Texte fourni:
La traversée de l'Atlantique a duré huit jours sur une mer agitée, caractéristique au printemps. À l'exception de Harmen, toute la famille a été plus ou moins affectée par le mal de mer. À la différence d'autres familles, nous avons eu la chance de faire le voyage ensemble, mes parents s'étant assurés à l'avance d'avoir une cabine à bord. Il me reste du voyage, entre autres souvenirs, l'image de mon père essayant tant bien que mal d'écrire des lettres qui devaient être envoyées en Hollande à notre arrivée au Canada, alors que le tangage et le roulis du navire envoyaient le mobilier se promener d'un côté à l'autre de la pièce !

Au bout de huit jours nous sommes arrivés à Halifax. Toutefois nous n'allions pas pouvoir continuer notre voyage comme prévu. Un fonctionnaire ayant à tort soupçonné que la fièvre du plus jeune était symptôme d'une maladie contagieuse, nous avons tous été mis en quarantaine. C'était effrayant pour les enfants. Il y avait des barreaux aux fenêtres et pas de poignée du côté intérieur des portes de nos chambres. Nous étions enfermés chaque soir à huit heures, heure du coucher. Depuis notre fenêtre, nous avions vue sur le port et sur notre bateau. En voyant le Groote Beer s'éloigner du quai, ma mère s'est mise à pleurer. Elle n'avait pas choisi de venir au Canada pour se faire « mettre en prison »

Données:
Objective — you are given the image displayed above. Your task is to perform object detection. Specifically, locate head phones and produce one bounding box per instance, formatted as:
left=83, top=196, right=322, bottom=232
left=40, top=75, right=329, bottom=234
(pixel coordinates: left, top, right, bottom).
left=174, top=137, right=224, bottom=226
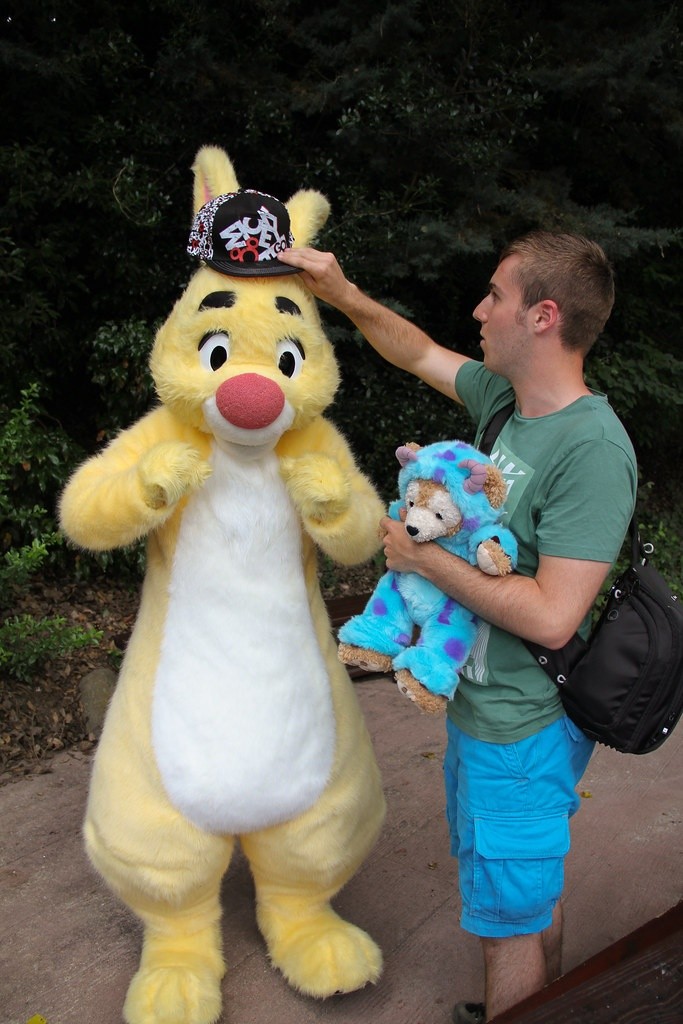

Consigne: Reprenez le récit de la traversée de « La traversée de » à « de la pièce ! », en remplaçant « cabine » par « couchette ».

Résultat de l'exercice:
La traversée de l'Atlantique a duré huit jours sur une mer agitée, caractéristique au printemps. À l'exception de Harmen, toute la famille a été plus ou moins affectée par le mal de mer. À la différence d'autres familles, nous avons eu la chance de faire le voyage ensemble, mes parents s'étant assurés à l'avance d'avoir une couchette à bord. Il me reste du voyage, entre autres souvenirs, l'image de mon père essayant tant bien que mal d'écrire des lettres qui devaient être envoyées en Hollande à notre arrivée au Canada, alors que le tangage et le roulis du navire envoyaient le mobilier se promener d'un côté à l'autre de la pièce !